* **Your task**
Please repeat the data below verbatim, line for line, with no changes.

* **Task data**
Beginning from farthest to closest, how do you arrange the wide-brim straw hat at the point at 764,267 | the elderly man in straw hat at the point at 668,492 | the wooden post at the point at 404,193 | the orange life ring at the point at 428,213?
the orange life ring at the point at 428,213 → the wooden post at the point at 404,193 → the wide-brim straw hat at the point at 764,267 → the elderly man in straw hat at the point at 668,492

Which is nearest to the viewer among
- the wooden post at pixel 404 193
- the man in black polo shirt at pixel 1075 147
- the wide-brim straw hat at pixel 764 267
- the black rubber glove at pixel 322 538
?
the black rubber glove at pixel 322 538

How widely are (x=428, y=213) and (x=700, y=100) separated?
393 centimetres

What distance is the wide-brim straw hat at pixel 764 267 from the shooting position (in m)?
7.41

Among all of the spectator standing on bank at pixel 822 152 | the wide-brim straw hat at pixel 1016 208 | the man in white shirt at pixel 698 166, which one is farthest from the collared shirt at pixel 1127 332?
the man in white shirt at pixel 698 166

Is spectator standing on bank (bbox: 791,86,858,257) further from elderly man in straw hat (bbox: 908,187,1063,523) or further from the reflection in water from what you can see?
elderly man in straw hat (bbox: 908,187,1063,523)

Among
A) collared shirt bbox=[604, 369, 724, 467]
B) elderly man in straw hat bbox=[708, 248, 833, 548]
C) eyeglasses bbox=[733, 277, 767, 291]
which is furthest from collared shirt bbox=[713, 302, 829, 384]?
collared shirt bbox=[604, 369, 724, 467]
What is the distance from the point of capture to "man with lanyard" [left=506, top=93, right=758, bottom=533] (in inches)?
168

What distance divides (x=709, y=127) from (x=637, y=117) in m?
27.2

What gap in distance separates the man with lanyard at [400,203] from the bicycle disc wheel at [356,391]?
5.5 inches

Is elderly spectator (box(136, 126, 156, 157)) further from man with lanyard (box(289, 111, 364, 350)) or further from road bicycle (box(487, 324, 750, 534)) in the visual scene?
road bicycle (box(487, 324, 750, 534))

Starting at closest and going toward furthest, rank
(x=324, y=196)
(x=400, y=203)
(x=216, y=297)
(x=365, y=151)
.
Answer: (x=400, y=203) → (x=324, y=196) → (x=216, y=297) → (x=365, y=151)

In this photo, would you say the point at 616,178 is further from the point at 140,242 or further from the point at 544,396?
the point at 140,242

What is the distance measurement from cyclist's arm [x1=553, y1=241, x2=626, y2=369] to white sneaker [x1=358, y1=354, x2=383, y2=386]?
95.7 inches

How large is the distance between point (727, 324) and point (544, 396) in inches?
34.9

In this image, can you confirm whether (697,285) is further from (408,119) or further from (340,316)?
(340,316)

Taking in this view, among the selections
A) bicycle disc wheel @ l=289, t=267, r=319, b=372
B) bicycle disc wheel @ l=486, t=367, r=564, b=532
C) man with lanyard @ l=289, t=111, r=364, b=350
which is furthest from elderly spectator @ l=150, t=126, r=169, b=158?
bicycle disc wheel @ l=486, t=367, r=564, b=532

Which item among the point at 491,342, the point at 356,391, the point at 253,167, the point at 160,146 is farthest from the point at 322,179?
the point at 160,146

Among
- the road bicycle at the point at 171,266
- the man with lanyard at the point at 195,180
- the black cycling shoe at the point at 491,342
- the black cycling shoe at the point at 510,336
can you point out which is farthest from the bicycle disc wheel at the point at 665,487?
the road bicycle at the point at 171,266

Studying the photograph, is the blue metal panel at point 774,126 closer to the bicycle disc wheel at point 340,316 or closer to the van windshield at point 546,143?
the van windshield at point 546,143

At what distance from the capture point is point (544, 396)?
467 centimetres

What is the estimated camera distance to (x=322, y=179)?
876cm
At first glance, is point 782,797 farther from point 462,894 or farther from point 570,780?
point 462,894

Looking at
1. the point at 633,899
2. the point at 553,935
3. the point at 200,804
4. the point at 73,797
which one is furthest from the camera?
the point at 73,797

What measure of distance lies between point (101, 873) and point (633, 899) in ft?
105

* **Correct answer**
Beginning from farthest to closest, how do you arrange the wide-brim straw hat at the point at 764,267 | the elderly man in straw hat at the point at 668,492 | the wooden post at the point at 404,193 | the orange life ring at the point at 428,213?
the orange life ring at the point at 428,213 → the wooden post at the point at 404,193 → the wide-brim straw hat at the point at 764,267 → the elderly man in straw hat at the point at 668,492

Which is nearest to the viewer among
- the wooden post at pixel 404 193
- the man in black polo shirt at pixel 1075 147
- the wide-brim straw hat at pixel 764 267
- the black rubber glove at pixel 322 538
?
the black rubber glove at pixel 322 538

How widely are (x=428, y=213) and (x=700, y=100) separated?
393 centimetres

What distance is the wide-brim straw hat at pixel 764 267 from the shooting position (in m)?
7.41

Among all of the spectator standing on bank at pixel 822 152 | the wide-brim straw hat at pixel 1016 208 | the man in white shirt at pixel 698 166, which one is farthest from the collared shirt at pixel 1127 332?
the man in white shirt at pixel 698 166

Is spectator standing on bank (bbox: 791,86,858,257) further from elderly man in straw hat (bbox: 908,187,1063,523) or further from the reflection in water from what you can see?
elderly man in straw hat (bbox: 908,187,1063,523)

Among
A) collared shirt bbox=[604, 369, 724, 467]
B) elderly man in straw hat bbox=[708, 248, 833, 548]
C) eyeglasses bbox=[733, 277, 767, 291]
which is furthest from collared shirt bbox=[713, 302, 829, 384]?
collared shirt bbox=[604, 369, 724, 467]
What is the distance from the point of capture to "man with lanyard" [left=506, top=93, right=758, bottom=533] (in inches)?
168

What distance divides (x=709, y=127) from (x=637, y=117) in m?
27.2

What gap in distance separates the man with lanyard at [400,203] from the bicycle disc wheel at [356,391]?
5.5 inches

Is elderly spectator (box(136, 126, 156, 157)) further from man with lanyard (box(289, 111, 364, 350)) or further from road bicycle (box(487, 324, 750, 534)) in the visual scene?
road bicycle (box(487, 324, 750, 534))

Starting at closest and going toward furthest, rank
(x=324, y=196)
(x=400, y=203)
(x=216, y=297)
(x=365, y=151)
.
Answer: (x=400, y=203) → (x=324, y=196) → (x=216, y=297) → (x=365, y=151)

In this photo, would you say the point at 616,178 is further from the point at 140,242 or further from the point at 544,396?
the point at 140,242

What is the distance measurement from cyclist's arm [x1=553, y1=241, x2=626, y2=369] to white sneaker [x1=358, y1=354, x2=383, y2=386]?
95.7 inches

How large is the distance between point (727, 324) and point (544, 396) in inches?
34.9

In this image, can you confirm whether (697,285) is further from (408,119) or further from (340,316)?
(340,316)

Taking in this view, among the selections
A) bicycle disc wheel @ l=289, t=267, r=319, b=372
B) bicycle disc wheel @ l=486, t=367, r=564, b=532
C) man with lanyard @ l=289, t=111, r=364, b=350
which is furthest from elderly spectator @ l=150, t=126, r=169, b=158?
bicycle disc wheel @ l=486, t=367, r=564, b=532

Which item among the point at 491,342, the point at 356,391, the point at 253,167, the point at 160,146 is farthest from the point at 322,179?
the point at 160,146

Among
- the road bicycle at the point at 171,266
- the man with lanyard at the point at 195,180
- the black cycling shoe at the point at 491,342
- the black cycling shoe at the point at 510,336
can you point out which is farthest from the bicycle disc wheel at the point at 665,487?
the road bicycle at the point at 171,266

Studying the photograph, is the blue metal panel at point 774,126 closer to the bicycle disc wheel at point 340,316 or closer to the van windshield at point 546,143?
the van windshield at point 546,143

At what distance from the capture point is point (544, 396)?
467 centimetres

What is the estimated camera distance to (x=322, y=179)?
876cm
At first glance, is point 782,797 farther from point 462,894 or farther from point 570,780?
point 462,894

Looking at
1. the point at 633,899
2. the point at 553,935
3. the point at 200,804
4. the point at 73,797
which one is furthest from the camera?
the point at 73,797

What measure of distance lies between point (101, 873) and point (633, 899) in ft?
105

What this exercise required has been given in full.